Microsoft’s increased promotion of hosted Exchange, and the Office Live site, suggest that they share some of your views. A web/mobile-savvy version of OneNote could help.

Everything I hear indicates that Microsoft is still a factional place, where the Office and Windows teams thwart the company’s evolution toward web and mobile worlds.

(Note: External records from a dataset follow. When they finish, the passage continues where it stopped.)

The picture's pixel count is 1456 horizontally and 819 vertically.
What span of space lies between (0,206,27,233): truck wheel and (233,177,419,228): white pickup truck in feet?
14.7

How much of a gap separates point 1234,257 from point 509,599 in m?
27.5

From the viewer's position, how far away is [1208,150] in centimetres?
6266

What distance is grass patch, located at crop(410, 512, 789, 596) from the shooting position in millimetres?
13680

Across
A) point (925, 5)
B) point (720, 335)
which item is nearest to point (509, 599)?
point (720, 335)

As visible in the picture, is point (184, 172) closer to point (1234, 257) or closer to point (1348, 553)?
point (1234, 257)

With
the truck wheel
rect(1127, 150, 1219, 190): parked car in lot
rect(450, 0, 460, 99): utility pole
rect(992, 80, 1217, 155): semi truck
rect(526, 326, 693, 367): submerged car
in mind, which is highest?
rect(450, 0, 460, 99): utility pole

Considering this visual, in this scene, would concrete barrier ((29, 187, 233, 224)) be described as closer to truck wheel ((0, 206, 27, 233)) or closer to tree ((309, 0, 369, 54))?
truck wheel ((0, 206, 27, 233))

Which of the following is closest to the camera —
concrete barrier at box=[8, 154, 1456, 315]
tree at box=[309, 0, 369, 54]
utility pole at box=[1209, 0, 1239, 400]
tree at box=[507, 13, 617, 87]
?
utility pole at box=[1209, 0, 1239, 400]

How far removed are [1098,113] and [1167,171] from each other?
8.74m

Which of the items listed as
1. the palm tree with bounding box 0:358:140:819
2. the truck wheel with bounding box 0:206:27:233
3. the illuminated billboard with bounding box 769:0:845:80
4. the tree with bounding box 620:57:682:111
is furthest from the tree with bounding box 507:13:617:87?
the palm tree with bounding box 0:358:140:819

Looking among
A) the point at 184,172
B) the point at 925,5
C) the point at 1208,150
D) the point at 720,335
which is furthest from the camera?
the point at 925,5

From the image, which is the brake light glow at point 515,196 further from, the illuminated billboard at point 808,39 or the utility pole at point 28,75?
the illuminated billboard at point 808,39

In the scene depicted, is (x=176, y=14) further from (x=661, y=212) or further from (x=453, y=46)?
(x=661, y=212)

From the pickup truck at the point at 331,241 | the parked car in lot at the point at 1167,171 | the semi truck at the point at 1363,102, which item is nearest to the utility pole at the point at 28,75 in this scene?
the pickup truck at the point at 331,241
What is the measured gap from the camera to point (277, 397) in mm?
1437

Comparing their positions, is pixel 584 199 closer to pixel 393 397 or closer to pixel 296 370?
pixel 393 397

Matt’s solutions are far too simplistic (and always seem to turn to Open Source somehow). I interact with a lot of Microsofties mostly senior and mid level folks and usually come away feeling – with people as smart as these, why is this company having such issues? Its largely cultural in my humble opinion. Several issues count towards this:

“by the numbers” mgmt: Fastest way to stifle bringing innovation to market is to disallow people to take chances simply because the numbers aren’t there. There weren’t any forecasts predicting touch based mobile devices were high on customers’ wishlists. It has gotten so bad that often good, even great ideas are lost because mgmt is too scared to bring something to the market without a proper P&L. Consequently, only safe bets are made – low risk, low return. MS needs to learn to fail fast.
Lack of a visionary technologist: Ray Ozzie is not Bill Gates. It took a memo from Bill G to move the company on to the Internet. Ozzie may be able to articulate a technical vision but lacks the power to move the company quickly.
Get marketing out of the box or out of the way: Too many process templates, positioning statements, market research initiatives. Simplify. Forget corporate branding guidelines. The only branding guidelines that count are the ones that relate to the customer.
Starve the Beast: At a startup you learn one valuable lesson – how to make do with less. Problems are solved creatively. When a startup product group (beyond basic incubation) is given a 200-300 person headcount, the result is it takes 3-4 years to release a V1 product. A smaller group would think strategically and release products faster because they are hungry for market success


Microsoft also tries to be a different company by innovating. Not just Apple. Cupertino has been doing it better than Redmond for the past 10 years. True, but Redmond is working at it. Personally, I would wait several months after the realease of Windows 7 Series phones before making judgement on Microsoft’s strategy in the mobile world. Who knows, maybe they’re gonna eat Android’s market share like crazy. The preview was awesome. For the first time we saw something very different from the iPhone. If it’s working as presented, Apple may have a serious contender. I would not bet against Microsoft. It’s just to soon to talk.

Tahir C.

First at The Register, now here.
Problem : Microsoft not making as much money as investors think.
Solution : Give away products that are actually bringing revenue, cling on to those which dont. Sure, go ahead. Investors will be very happy with that. Just think about how well it worked with Sun.

Microsoft might be dead in the future, but they are not stupid to commit suicide now. Just what is staying relevant anyway?